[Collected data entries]
——————————
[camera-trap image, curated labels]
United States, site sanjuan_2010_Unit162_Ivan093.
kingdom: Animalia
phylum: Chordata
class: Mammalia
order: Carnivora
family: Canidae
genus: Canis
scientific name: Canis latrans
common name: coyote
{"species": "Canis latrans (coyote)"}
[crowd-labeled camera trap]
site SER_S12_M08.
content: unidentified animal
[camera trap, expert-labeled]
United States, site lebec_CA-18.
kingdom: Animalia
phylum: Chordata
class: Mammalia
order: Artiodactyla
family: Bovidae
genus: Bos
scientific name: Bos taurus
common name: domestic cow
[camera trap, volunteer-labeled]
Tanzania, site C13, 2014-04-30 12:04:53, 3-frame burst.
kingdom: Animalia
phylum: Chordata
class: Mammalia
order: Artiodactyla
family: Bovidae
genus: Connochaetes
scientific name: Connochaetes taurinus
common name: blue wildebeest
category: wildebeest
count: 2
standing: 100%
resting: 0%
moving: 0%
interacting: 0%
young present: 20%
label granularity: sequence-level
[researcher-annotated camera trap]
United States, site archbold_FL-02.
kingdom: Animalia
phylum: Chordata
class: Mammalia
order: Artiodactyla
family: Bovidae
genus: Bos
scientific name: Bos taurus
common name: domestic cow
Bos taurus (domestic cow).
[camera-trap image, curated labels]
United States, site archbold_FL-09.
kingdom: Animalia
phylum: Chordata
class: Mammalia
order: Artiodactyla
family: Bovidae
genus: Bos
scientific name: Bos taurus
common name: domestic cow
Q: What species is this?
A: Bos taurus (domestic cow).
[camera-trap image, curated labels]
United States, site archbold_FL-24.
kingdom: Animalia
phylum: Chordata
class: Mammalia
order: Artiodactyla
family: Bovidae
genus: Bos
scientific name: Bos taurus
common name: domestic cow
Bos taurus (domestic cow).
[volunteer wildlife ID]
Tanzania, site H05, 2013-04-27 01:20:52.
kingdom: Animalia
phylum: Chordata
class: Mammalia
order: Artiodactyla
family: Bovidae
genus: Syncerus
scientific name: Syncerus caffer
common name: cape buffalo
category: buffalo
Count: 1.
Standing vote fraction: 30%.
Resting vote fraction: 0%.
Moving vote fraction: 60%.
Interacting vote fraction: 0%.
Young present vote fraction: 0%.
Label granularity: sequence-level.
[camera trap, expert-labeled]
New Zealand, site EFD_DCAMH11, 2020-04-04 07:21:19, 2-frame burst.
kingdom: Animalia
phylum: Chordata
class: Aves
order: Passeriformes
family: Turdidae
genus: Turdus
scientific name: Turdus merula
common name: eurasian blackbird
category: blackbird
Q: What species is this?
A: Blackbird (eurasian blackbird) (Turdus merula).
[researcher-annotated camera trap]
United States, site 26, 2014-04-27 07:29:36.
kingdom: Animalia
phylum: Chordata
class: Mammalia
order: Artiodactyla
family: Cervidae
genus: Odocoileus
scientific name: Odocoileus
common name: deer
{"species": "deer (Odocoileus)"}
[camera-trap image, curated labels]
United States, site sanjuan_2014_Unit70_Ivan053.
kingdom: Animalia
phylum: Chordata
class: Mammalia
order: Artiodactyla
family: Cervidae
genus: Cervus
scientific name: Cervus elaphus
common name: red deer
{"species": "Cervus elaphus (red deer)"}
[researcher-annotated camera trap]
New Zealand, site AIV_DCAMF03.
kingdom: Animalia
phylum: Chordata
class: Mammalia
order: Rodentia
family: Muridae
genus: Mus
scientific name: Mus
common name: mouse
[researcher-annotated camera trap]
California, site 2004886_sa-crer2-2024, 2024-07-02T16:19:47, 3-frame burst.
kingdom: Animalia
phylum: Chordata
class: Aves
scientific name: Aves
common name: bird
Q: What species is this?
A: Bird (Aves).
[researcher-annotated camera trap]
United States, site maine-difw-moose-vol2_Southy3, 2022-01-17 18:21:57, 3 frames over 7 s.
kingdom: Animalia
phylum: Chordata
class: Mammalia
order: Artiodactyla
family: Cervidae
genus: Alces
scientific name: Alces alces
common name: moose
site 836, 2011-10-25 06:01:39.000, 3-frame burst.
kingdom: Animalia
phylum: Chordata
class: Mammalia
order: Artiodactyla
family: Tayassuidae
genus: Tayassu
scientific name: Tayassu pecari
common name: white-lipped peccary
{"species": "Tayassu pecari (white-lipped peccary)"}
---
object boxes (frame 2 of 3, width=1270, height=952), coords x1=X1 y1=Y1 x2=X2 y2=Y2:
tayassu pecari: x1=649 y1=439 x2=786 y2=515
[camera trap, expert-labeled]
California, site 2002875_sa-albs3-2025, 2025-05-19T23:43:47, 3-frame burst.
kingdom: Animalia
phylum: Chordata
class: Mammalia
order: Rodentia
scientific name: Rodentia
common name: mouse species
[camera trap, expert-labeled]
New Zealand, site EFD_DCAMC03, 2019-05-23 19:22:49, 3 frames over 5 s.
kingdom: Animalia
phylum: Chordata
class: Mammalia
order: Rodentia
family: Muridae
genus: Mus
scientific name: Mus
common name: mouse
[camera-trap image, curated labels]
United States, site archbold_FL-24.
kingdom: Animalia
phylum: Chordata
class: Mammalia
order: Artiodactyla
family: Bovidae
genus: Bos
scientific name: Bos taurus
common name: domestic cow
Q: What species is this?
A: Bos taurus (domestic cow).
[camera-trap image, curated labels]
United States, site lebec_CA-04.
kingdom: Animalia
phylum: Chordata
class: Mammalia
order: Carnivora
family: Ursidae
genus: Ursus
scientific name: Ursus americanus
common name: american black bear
——————————
* [Directions]
Give nothing but the number of lines in the entries that include "United".

* [Answer below]
10